Мои слова были встречены гробовым молчанием, словно все внезапно оказались на заброшенной мельнице, а не в людном кабинете.

— Может быть, товарищ Латифзаде выскажется?

Я повернулся к нему лицом. Он вздрогнул в замешательстве. На лбу осталась вмятина от сжимавших его длинных пальцев.

— Хозяйственные вопросы не в моей компетенции.

— Боюсь, что некоторые коммунисты нашего района неправильно поняли курс ЦК. Когда меня направляли сюда, напомнили ленинские слова о трех главных врагах: чванство, безграмотность, взяточничество. Это применимо и к нашему району. В нем распространилась нравственная глухота; жалобы трудящихся месяцами не разбирались;

если кого-то и наказывали, то келейно, без огласки. Район скатывался все ниже и ниже.

Латифзаде недовольно задвигался.

— Не будем впадать в идеализм, товарищ Вагабзаде, — веско произнес он, явно желая блеснуть теоретической подкованностью. — Первая забота всегда об экономике.

— Не путайте идеализм с идейностью, товарищ Латифзаде. Идеи — наше главное оружие!

— Борьба со взяточничеством — дело административных органов. Для этого существует милиция, суд.

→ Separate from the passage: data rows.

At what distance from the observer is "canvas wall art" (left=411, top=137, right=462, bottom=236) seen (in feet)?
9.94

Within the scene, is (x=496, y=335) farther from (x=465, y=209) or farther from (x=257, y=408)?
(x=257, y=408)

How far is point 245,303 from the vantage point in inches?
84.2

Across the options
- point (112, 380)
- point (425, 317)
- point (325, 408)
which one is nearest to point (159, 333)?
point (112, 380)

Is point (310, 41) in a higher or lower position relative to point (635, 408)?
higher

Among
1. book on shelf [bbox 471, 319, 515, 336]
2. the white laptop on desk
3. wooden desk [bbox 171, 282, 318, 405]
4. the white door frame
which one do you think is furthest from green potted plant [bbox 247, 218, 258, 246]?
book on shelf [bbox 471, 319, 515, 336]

Меня искренне огорчало нежелание понять суть разговора. Люди разошлись настороженные и неубежденные.

Из окна потянуло сквозняком. Звук булькающей воды, которую Сейранов наливал из графина, заставил меня окончательно очнуться.

— Пожалуйста, Мурсал-муэллим, составьте график отчетно-выборных собраний в колхозах. Но прежде надо собрать активы, чтобы довести до сведения колхозников наши рекомендации, уже сейчас определить состав будущего правления, подготовить мнения о председателе. Пусть поразмыслят, поспорят: кого они хотят избрать? Выборы заключаются не в том, чтобы в спешке, за два часа, решить судьбу колхоза. Если люди поднимают руку без души, они и не пойдут за таким руководителем.

Я говорил сбивчиво. Потянулся за таблеткой.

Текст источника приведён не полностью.